Melihat perjalanan sejarah
pesantren, ada beberapa kelebihan yang di miliki oleh lembaga Pesantren. Di
antara ke lemahan tersebut yaitu pertama, Kemampuan pesantren dalam menciptakan
sikap hidup universal yang merata, dengan dilandasi oleh tata nilai
religiusitas tinggi yang terlepas dari acuan-acuan subkultural yang ada
dalam susunan kehidupan diluar pesantren. Kedua,
Kemampuan memelihara subkulturnya hingga
terus teraplikasikan dalam segala aspek kehidupan di sepanjang perjalanan.
Di sisi lain pesantren dalam sejarah
perkembangannya juga tidak luput dari beberapa kekeurangan untuk sebagai bahan
refleksi untuk menata kembali lembaga ini. Di antara kekurangan tersebut antara
lain, pertama, Tidak adanya perancangan
terperinci dan rasional atas jalannya pendidikan, kalaupun ada hanya sangat
terbatas, tidak meliputi hubungan antara berbagai sistem pendidikan yang akan
dikembangkan dengan jenjangnya masing-masing. Kedua,
Tidak adanya keharusan membuat
kurikulum dalam susunan yang lebih mudah di cerna dan dikuasai oleh santri.
Ketiga,
Tidak mempunyai standard khusus yang
membedakan antara hal-hal yang diperlukan dalam pendidikan dan yang tidak
diperlukan. Pedoman yang digunakan adalah mengajarkan penerapan hokum syara’
dalam kehidupan sehari-hari dengan mengabaikan nilai-nilai pendidikan,
akibatnya tidak ada filsafat pendidikan yang jelas dan lengkap.

- [BAHAN]:

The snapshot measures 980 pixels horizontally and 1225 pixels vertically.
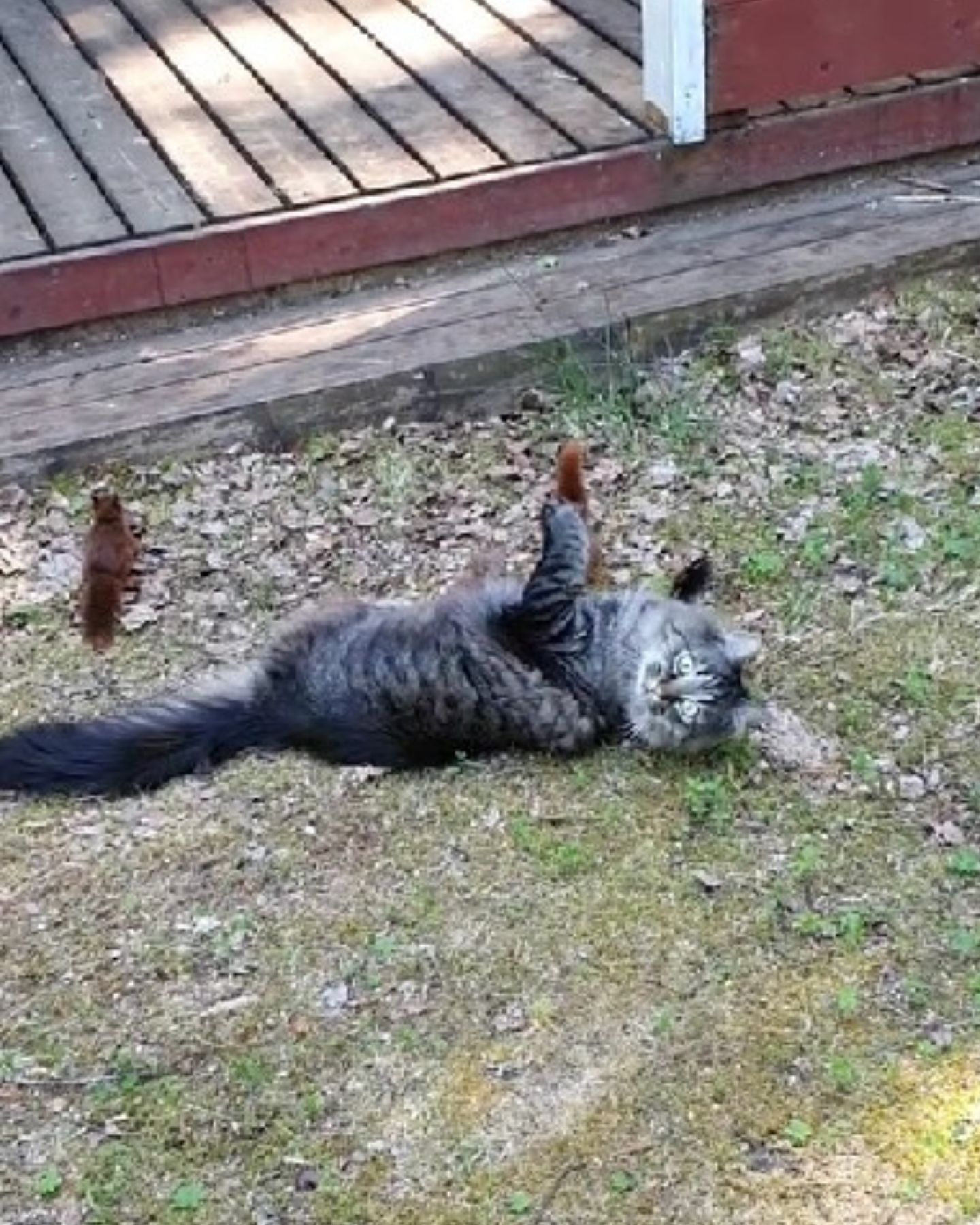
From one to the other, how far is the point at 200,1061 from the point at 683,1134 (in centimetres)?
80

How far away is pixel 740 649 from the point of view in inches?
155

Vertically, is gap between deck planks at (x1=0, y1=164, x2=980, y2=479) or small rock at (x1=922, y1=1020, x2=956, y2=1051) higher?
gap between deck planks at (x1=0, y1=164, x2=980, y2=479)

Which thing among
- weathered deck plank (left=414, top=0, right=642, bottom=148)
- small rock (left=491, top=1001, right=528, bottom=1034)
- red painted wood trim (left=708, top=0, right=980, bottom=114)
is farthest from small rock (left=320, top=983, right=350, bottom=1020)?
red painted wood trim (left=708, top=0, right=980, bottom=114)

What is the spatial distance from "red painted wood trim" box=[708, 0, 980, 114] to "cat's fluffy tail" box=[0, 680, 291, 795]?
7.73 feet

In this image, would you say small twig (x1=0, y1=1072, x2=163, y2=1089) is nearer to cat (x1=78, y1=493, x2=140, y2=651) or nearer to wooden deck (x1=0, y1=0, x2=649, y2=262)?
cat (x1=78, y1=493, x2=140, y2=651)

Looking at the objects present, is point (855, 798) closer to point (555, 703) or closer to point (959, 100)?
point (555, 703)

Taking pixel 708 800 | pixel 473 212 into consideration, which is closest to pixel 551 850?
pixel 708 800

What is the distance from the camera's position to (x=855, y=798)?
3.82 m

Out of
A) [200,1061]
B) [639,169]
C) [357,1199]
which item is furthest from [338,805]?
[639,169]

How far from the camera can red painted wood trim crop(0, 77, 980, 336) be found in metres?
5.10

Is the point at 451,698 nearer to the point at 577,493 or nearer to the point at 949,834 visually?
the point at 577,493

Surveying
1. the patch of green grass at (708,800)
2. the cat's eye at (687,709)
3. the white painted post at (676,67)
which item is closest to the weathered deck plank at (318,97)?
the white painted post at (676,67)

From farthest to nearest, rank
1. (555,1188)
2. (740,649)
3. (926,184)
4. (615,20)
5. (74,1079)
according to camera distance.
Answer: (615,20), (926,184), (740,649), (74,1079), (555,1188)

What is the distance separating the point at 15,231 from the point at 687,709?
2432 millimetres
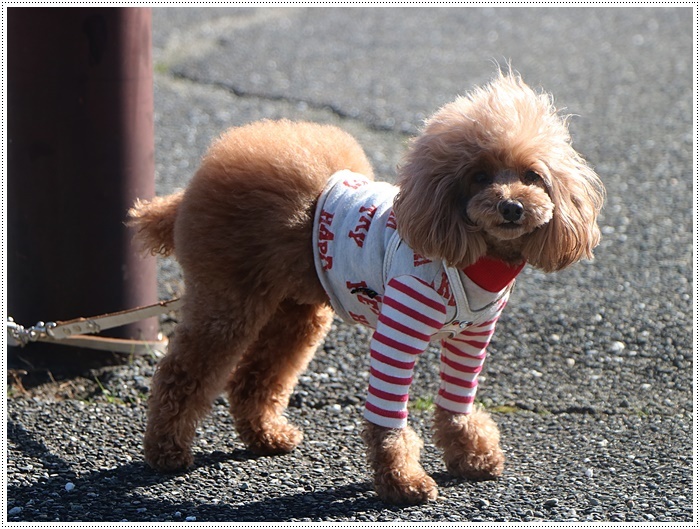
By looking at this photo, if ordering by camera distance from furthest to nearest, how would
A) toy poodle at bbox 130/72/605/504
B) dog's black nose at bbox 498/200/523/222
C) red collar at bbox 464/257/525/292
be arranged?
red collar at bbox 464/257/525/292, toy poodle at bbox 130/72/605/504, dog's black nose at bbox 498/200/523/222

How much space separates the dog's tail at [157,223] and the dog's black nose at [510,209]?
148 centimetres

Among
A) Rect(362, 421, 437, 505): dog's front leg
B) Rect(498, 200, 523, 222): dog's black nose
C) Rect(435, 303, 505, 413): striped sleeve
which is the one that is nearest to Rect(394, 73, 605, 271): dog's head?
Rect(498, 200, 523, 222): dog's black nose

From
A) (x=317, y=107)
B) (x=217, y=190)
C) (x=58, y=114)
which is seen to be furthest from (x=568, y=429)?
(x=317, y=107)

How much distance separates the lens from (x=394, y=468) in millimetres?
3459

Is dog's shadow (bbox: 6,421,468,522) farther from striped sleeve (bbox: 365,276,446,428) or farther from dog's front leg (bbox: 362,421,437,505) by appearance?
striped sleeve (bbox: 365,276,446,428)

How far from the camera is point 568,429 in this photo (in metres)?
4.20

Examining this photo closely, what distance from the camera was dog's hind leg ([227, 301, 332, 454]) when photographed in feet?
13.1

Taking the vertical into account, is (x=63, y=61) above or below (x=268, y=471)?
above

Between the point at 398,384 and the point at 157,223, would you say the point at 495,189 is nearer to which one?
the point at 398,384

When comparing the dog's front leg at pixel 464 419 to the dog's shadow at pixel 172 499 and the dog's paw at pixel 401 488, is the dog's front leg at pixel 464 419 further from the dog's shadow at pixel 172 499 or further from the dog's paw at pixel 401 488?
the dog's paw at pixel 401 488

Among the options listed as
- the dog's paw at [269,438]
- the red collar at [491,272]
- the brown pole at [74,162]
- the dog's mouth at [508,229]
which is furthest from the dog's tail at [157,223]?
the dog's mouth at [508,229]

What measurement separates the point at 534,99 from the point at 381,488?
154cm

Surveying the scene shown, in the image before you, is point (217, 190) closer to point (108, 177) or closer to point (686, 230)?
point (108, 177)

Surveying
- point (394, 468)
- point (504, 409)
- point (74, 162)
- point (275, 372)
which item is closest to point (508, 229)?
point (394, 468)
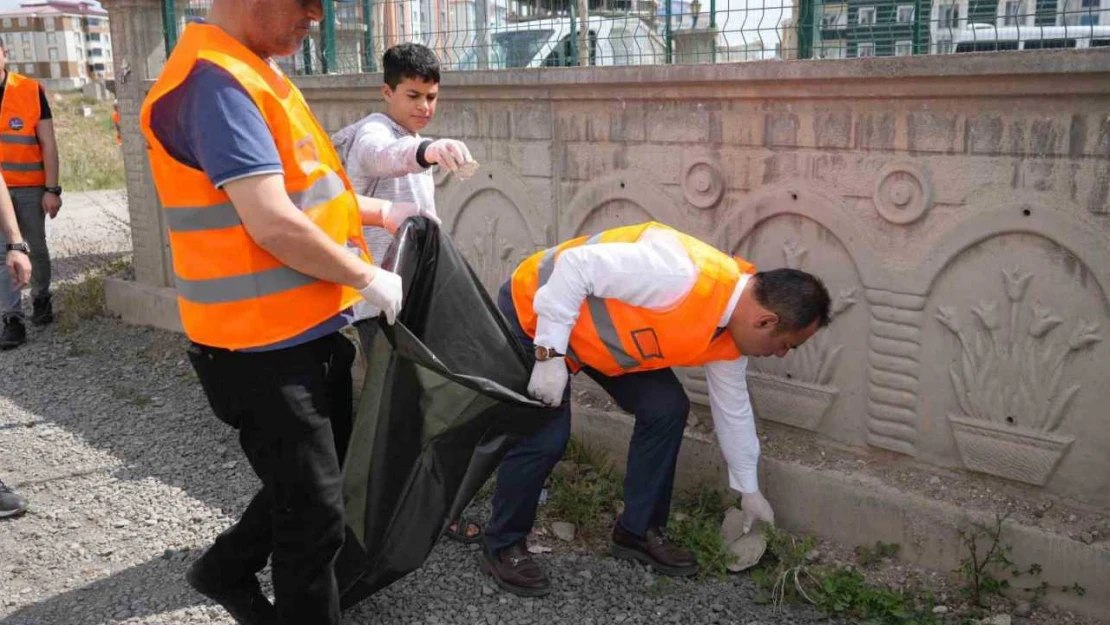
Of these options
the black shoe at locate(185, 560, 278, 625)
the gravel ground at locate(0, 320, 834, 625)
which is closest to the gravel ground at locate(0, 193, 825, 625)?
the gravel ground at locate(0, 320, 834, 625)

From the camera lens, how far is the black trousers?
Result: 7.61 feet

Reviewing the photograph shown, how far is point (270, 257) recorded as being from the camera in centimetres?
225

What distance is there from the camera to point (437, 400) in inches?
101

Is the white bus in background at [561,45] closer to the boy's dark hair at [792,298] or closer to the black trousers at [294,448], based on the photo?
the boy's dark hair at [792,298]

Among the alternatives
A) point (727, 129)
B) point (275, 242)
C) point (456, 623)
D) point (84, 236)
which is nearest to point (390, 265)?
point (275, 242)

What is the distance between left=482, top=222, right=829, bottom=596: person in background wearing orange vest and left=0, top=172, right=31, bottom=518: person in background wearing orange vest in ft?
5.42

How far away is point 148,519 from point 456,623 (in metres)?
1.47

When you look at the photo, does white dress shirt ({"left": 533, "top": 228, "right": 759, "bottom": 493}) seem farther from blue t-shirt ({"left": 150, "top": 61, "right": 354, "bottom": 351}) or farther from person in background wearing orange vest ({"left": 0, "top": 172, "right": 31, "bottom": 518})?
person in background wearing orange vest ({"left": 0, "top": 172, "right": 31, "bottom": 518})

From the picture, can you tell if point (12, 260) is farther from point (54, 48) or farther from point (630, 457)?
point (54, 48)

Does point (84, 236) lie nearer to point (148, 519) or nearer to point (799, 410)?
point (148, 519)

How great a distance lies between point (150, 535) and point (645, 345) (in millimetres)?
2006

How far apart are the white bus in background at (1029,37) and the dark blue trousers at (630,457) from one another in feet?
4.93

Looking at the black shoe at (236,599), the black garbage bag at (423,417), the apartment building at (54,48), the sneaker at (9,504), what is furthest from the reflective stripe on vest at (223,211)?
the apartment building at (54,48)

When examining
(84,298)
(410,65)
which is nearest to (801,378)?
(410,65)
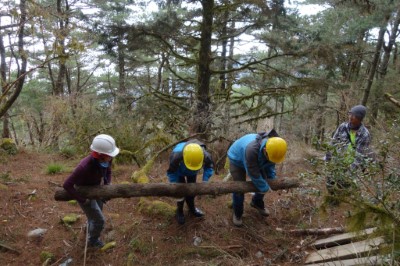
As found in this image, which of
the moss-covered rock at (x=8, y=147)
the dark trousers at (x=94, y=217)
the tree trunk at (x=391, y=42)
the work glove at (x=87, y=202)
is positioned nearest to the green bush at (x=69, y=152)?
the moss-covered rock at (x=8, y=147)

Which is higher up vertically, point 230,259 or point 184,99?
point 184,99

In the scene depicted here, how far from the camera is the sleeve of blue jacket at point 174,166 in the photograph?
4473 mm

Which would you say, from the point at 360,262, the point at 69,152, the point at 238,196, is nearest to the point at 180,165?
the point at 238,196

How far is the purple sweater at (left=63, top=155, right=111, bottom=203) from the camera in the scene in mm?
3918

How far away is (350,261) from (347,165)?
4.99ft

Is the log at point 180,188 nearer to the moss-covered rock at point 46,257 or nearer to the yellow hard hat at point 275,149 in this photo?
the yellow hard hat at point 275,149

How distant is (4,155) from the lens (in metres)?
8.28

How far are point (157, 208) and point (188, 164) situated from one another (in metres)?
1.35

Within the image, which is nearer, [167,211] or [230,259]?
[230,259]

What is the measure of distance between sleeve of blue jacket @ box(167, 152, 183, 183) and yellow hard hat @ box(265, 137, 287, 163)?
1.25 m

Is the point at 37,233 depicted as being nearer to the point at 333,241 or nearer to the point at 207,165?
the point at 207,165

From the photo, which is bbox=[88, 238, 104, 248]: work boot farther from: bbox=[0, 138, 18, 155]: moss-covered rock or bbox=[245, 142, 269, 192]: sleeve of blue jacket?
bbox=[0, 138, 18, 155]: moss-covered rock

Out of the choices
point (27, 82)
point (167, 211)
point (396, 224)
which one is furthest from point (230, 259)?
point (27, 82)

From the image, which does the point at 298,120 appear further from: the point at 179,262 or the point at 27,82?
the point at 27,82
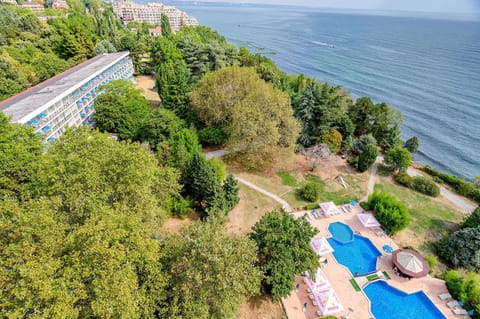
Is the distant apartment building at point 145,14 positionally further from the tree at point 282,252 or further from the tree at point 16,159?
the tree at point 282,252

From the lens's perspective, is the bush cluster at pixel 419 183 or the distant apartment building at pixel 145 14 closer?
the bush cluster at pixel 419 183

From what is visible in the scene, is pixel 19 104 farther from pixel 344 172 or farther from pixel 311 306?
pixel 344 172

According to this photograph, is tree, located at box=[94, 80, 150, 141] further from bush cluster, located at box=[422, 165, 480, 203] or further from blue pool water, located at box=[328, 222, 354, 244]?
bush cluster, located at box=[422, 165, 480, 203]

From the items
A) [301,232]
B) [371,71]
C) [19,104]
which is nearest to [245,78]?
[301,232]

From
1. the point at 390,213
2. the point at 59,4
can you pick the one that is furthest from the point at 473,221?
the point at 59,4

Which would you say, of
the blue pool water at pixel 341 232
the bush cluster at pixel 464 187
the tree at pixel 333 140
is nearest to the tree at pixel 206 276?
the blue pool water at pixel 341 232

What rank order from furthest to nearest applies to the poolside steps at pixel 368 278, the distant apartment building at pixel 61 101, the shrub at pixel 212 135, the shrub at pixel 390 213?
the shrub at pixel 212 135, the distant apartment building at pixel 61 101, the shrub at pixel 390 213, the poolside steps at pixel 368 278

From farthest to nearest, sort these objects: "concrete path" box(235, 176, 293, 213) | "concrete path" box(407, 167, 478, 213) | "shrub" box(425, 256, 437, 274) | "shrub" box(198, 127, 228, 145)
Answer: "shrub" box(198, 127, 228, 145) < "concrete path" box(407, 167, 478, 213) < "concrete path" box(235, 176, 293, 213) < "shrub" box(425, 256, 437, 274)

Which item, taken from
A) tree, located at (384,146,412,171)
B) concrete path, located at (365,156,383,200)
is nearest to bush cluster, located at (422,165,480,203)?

- [TUGAS LATIHAN]:
Cetak ulang seluruh kutipan tentang kelebihan dan kekurangan pesantren di atas tanpa mengubah apa pun.

- [JAWABAN TERTULIS]:
Melihat perjalanan sejarah
pesantren, ada beberapa kelebihan yang di miliki oleh lembaga Pesantren. Di
antara ke lemahan tersebut yaitu pertama, Kemampuan pesantren dalam menciptakan
sikap hidup universal yang merata, dengan dilandasi oleh tata nilai
religiusitas tinggi yang terlepas dari acuan-acuan subkultural yang ada
dalam susunan kehidupan diluar pesantren. Kedua,
Kemampuan memelihara subkulturnya hingga
terus teraplikasikan dalam segala aspek kehidupan di sepanjang perjalanan.
Di sisi lain pesantren dalam sejarah
perkembangannya juga tidak luput dari beberapa kekeurangan untuk sebagai bahan
refleksi untuk menata kembali lembaga ini. Di antara kekurangan tersebut antara
lain, pertama, Tidak adanya perancangan
terperinci dan rasional atas jalannya pendidikan, kalaupun ada hanya sangat
terbatas, tidak meliputi hubungan antara berbagai sistem pendidikan yang akan
dikembangkan dengan jenjangnya masing-masing. Kedua,
Tidak adanya keharusan membuat
kurikulum dalam susunan yang lebih mudah di cerna dan dikuasai oleh santri.
Ketiga,
Tidak mempunyai standard khusus yang
membedakan antara hal-hal yang diperlukan dalam pendidikan dan yang tidak
diperlukan. Pedoman yang digunakan adalah mengajarkan penerapan hokum syara’
dalam kehidupan sehari-hari dengan mengabaikan nilai-nilai pendidikan,
akibatnya tidak ada filsafat pendidikan yang jelas dan lengkap.